→ **Extracted material**

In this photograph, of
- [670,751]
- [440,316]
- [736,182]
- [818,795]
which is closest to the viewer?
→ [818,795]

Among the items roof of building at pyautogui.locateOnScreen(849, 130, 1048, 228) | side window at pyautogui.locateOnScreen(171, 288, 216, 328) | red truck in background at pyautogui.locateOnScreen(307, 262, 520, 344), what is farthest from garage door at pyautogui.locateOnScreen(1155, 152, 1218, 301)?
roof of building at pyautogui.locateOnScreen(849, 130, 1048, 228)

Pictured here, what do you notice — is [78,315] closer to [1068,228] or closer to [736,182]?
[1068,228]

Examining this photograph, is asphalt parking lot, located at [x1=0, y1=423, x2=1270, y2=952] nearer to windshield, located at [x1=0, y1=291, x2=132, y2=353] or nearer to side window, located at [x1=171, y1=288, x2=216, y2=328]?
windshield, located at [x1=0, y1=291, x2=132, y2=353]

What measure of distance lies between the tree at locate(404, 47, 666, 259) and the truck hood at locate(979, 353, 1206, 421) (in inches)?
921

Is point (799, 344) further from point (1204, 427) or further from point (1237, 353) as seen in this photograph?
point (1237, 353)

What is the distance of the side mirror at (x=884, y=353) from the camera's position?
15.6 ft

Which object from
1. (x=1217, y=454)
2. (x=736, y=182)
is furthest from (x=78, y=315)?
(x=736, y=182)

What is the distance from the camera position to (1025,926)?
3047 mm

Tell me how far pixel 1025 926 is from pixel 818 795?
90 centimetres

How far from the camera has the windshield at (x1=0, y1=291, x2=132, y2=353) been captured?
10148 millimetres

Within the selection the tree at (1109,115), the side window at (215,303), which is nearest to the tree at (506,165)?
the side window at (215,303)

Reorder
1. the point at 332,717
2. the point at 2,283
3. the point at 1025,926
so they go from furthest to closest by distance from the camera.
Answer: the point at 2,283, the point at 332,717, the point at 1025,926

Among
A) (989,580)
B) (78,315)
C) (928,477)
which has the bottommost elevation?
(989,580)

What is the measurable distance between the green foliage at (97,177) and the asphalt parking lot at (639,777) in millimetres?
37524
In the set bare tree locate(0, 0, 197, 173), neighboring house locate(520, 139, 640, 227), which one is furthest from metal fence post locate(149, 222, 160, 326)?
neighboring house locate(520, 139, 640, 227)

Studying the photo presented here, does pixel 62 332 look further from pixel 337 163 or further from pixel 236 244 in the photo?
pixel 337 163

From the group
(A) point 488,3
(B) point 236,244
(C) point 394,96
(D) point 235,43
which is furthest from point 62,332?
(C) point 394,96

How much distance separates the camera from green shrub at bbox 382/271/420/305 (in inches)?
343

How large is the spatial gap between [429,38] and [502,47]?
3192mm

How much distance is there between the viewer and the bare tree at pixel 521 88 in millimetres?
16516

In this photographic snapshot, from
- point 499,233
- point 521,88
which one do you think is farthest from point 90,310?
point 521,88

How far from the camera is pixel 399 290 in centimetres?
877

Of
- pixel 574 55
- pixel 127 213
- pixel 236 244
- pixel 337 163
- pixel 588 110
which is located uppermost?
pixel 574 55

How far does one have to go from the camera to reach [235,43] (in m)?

→ **Written exercise**
Print the part of the material above that opens with the line containing "Which object from" and closes with the line containing "90 centimetres", copying every line word for word and including both end lines.

→ **Written reply**
Which object from
1. (x=1217, y=454)
2. (x=736, y=182)
is furthest from (x=78, y=315)?
(x=736, y=182)

What is the distance from the camera position to (1025,926)?
3047 mm

Tell me how far pixel 1025 926 is from pixel 818 795?
90 centimetres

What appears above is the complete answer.